This is a good look at the Revolutionary War in 1781 in a popular history style. It is marred by a click-bait title, and a blurb that really tries to oversell the subject (not in importance, but calling Yorktown ‘overlooked’ is irresponsible at best), but the content is good. It also continues a trend of an in medias res intro presenting the most ‘exciting’ bit of the climax that I’m getting very tired of.

But the overall thrust of the book is well-handled. At the beginning of 1781, the Continental Army had been promised help from France that had yet to amount to much. Washington had come to see that control of the sea was going to be essential to any successful prosecution of the war, and the French navy had yet to manage much on that either. There’s a very good section on Arnold leading a force in ravaging much of Virginia and cutting off supplies to Continental troops in Carolina. And an attempt was made to contain him and force a battle and defeat his force.

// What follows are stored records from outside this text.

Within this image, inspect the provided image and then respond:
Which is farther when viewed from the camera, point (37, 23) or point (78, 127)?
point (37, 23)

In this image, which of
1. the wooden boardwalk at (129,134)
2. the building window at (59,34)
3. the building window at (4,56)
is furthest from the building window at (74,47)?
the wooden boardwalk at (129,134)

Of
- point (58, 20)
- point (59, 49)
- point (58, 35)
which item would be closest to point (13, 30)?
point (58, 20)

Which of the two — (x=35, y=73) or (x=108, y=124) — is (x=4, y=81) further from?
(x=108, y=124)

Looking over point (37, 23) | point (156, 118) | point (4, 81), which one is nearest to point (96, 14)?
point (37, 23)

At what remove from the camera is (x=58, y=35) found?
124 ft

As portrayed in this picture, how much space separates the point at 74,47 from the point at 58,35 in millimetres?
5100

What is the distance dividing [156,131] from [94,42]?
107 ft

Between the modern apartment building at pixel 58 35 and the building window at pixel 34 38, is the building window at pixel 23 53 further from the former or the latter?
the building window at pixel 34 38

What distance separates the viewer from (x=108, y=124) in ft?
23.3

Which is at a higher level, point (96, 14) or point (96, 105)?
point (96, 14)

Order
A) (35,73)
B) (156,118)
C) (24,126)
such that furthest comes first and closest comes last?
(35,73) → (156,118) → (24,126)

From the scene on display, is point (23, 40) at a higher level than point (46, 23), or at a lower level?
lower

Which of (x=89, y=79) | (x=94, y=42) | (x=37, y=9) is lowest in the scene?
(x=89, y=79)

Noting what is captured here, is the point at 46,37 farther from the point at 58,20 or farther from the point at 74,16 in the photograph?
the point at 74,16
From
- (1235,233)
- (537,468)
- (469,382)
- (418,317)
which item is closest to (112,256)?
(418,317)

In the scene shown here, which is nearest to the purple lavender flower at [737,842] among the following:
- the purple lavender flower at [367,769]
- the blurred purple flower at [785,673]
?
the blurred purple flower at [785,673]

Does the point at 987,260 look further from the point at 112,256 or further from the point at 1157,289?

This ends with Arnold getting away to sea, but until that point, it’s basically a dry-run for the Yorktown campaign. This is hammered home a little too often in the text, but certainly an interesting point. The idea of the ‘gamble’ of the title is that Washington is gambling that the French navy could actually hold the Virginia coast long enough to trap Cornwallis. But it doesn’t come off as that much of a gamble. Is it sure? No. Is Washington really out anything by trying? Not so much. He was working on a siege/assault of New York, that was canceled in favor of moving to Virginia, but that was unlikely to have gone far.

There’s an interesting look at what everyone’s writing when, and Rochambeau’s behind-the scenes steering of focus from New York to Virginia. There’s also a look at the breakdown of British communications, and Cornwalis’ decision to abandon the Carolinas in favor of Virginia.

In all, it’s an engaging look at the 1781 campaigns, and does a good job with sorting out all the various activities separated by long distances. It does not lose focus, and juggles multiple theaters very well.